## Information

BEGIN

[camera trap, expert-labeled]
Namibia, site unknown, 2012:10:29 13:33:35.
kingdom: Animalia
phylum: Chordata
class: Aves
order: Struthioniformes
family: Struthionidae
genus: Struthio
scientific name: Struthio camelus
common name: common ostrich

END
BEGIN

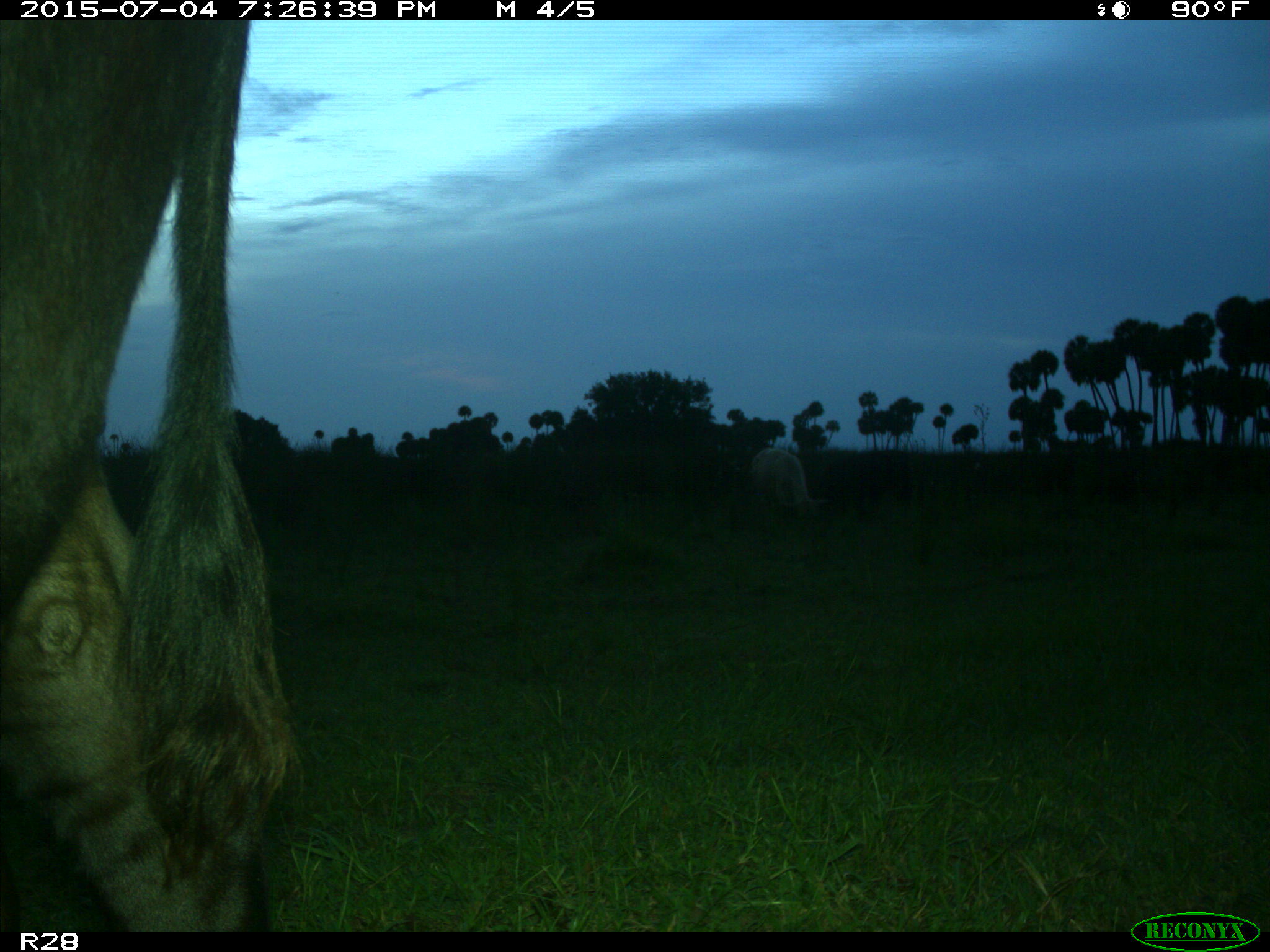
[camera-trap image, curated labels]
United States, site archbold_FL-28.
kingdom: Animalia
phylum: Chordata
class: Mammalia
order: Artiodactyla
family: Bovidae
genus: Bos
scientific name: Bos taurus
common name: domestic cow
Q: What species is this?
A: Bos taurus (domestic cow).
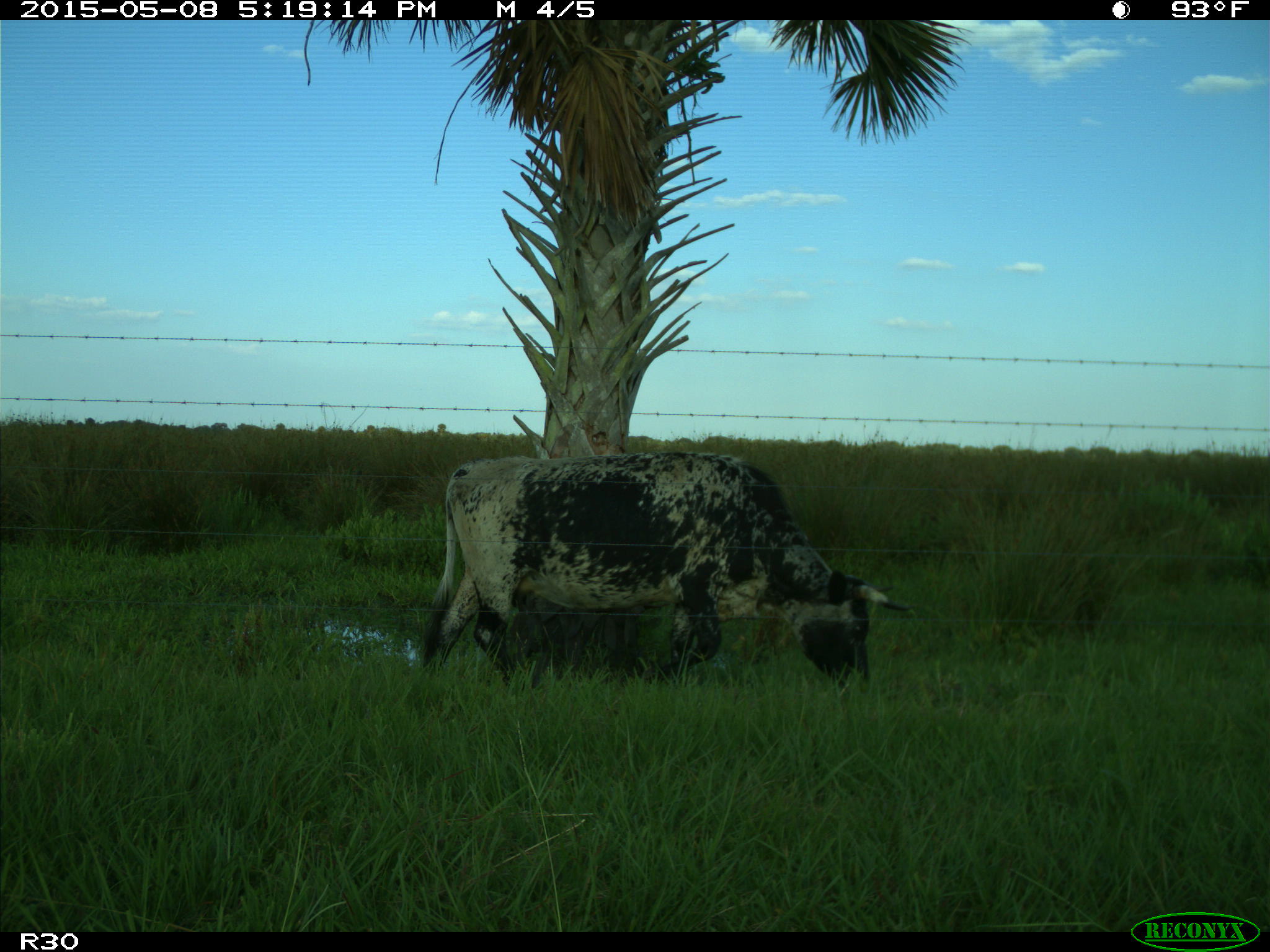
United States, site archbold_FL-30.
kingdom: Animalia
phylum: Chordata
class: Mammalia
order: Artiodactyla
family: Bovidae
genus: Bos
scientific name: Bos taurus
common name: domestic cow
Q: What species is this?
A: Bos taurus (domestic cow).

END
BEGIN

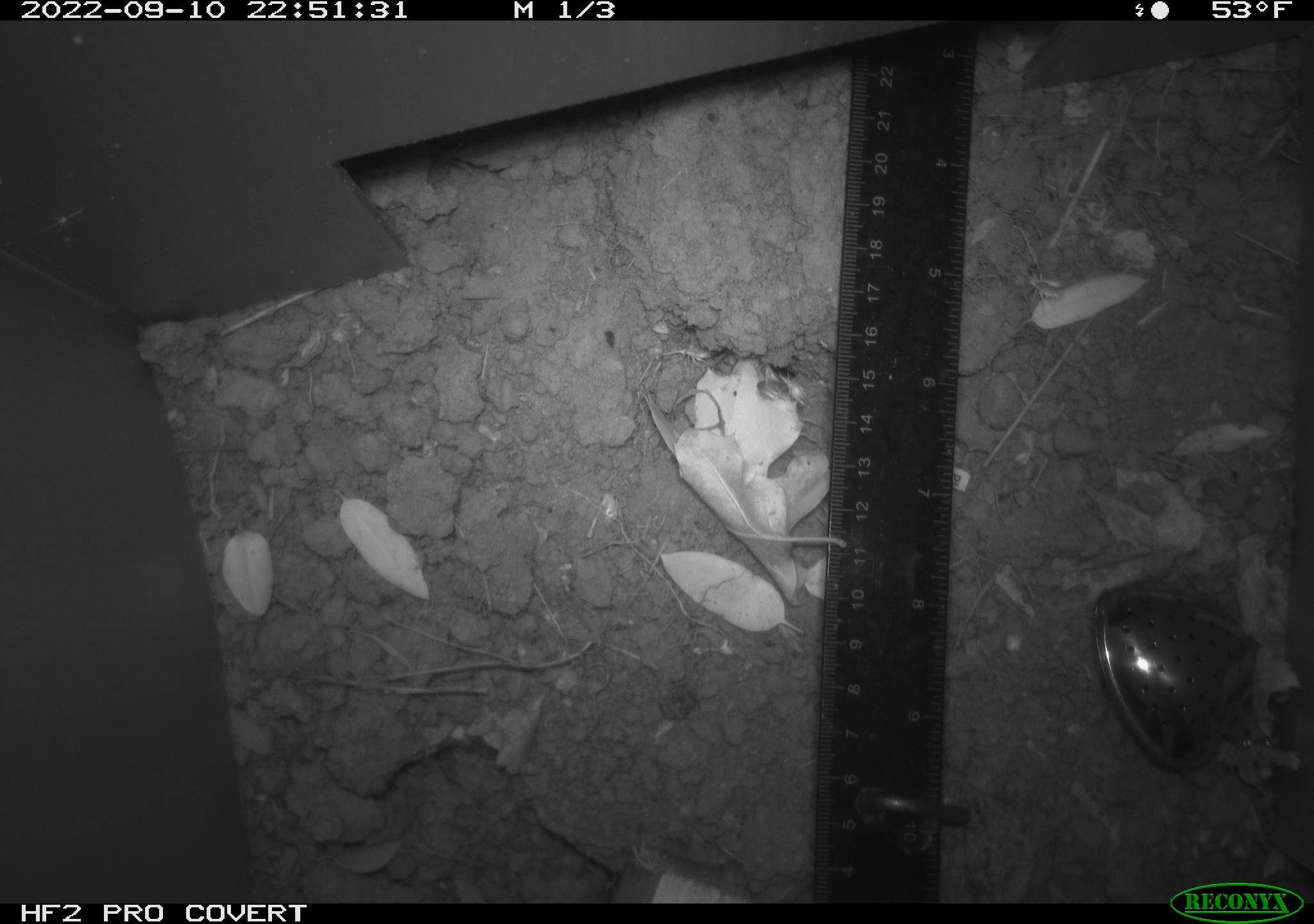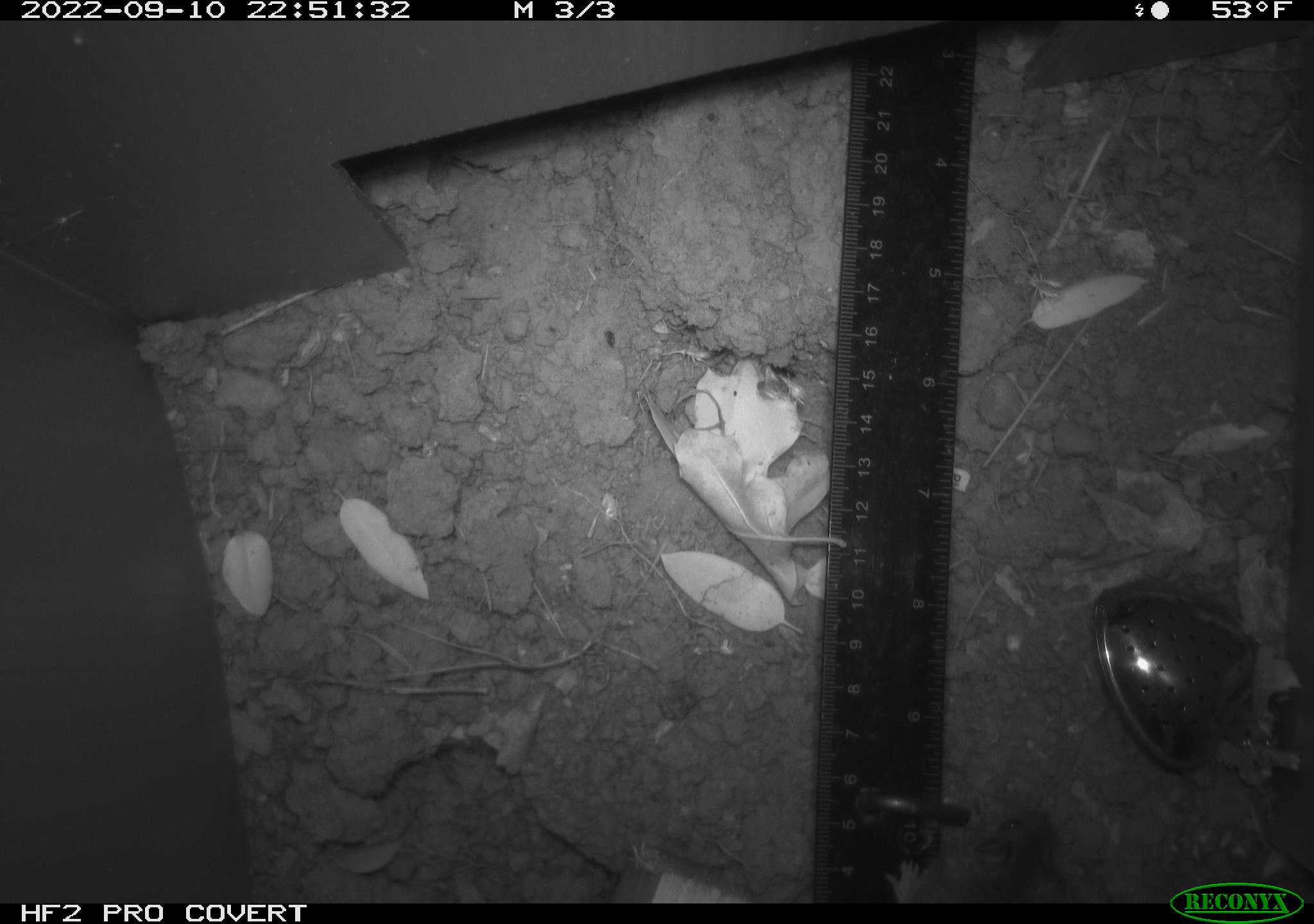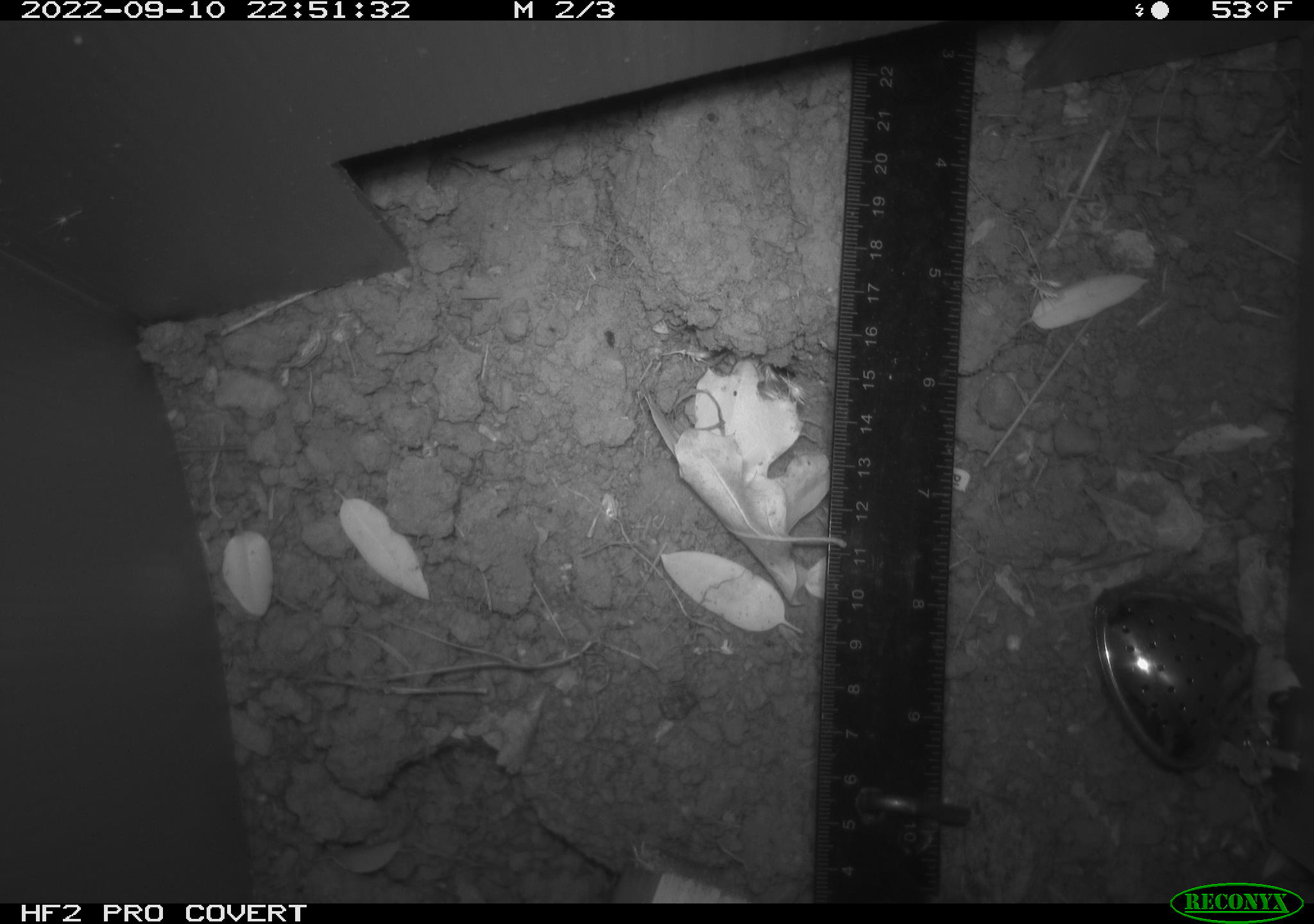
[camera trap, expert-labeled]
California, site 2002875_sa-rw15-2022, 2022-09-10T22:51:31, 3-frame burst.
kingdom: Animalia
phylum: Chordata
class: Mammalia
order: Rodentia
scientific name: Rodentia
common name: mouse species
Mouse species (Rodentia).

END

## Work order
In how many lines of the material above does the word "site" appear? Reply with the number only.

## Response below
4